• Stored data
_ _ _ _ _ _ _

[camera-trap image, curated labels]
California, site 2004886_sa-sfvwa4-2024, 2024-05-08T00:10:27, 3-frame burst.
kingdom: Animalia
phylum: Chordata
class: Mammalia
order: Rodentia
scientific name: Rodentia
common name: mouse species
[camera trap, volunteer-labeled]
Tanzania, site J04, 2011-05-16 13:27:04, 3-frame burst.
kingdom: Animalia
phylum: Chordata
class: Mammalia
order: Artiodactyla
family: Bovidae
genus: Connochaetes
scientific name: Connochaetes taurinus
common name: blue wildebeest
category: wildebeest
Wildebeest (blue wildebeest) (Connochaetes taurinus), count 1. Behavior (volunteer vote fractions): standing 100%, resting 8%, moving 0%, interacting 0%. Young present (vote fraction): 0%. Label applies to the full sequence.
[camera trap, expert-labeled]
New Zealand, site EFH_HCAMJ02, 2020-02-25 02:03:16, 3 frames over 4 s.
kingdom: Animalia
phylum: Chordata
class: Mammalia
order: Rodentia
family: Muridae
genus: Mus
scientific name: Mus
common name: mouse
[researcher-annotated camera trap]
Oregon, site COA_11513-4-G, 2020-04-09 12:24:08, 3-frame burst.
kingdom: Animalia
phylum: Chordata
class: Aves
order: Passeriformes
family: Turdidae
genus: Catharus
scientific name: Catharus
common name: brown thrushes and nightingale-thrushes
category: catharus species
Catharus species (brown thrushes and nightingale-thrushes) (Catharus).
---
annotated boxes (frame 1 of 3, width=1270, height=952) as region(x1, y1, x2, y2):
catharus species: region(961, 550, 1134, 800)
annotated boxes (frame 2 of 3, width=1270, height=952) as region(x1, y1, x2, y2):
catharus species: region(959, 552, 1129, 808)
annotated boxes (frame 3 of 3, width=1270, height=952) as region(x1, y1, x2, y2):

_ _ _ _ _ _ _

Retype every line above with nothing changed.

[camera-trap image, curated labels]
California, site 2004886_sa-sfvwa4-2024, 2024-05-08T00:10:27, 3-frame burst.
kingdom: Animalia
phylum: Chordata
class: Mammalia
order: Rodentia
scientific name: Rodentia
common name: mouse species
[camera trap, volunteer-labeled]
Tanzania, site J04, 2011-05-16 13:27:04, 3-frame burst.
kingdom: Animalia
phylum: Chordata
class: Mammalia
order: Artiodactyla
family: Bovidae
genus: Connochaetes
scientific name: Connochaetes taurinus
common name: blue wildebeest
category: wildebeest
Wildebeest (blue wildebeest) (Connochaetes taurinus), count 1. Behavior (volunteer vote fractions): standing 100%, resting 8%, moving 0%, interacting 0%. Young present (vote fraction): 0%. Label applies to the full sequence.
[camera trap, expert-labeled]
New Zealand, site EFH_HCAMJ02, 2020-02-25 02:03:16, 3 frames over 4 s.
kingdom: Animalia
phylum: Chordata
class: Mammalia
order: Rodentia
family: Muridae
genus: Mus
scientific name: Mus
common name: mouse
[researcher-annotated camera trap]
Oregon, site COA_11513-4-G, 2020-04-09 12:24:08, 3-frame burst.
kingdom: Animalia
phylum: Chordata
class: Aves
order: Passeriformes
family: Turdidae
genus: Catharus
scientific name: Catharus
common name: brown thrushes and nightingale-thrushes
category: catharus species
Catharus species (brown thrushes and nightingale-thrushes) (Catharus).
---
annotated boxes (frame 1 of 3, width=1270, height=952) as region(x1, y1, x2, y2):
catharus species: region(961, 550, 1134, 800)
annotated boxes (frame 2 of 3, width=1270, height=952) as region(x1, y1, x2, y2):
catharus species: region(959, 552, 1129, 808)
annotated boxes (frame 3 of 3, width=1270, height=952) as region(x1, y1, x2, y2):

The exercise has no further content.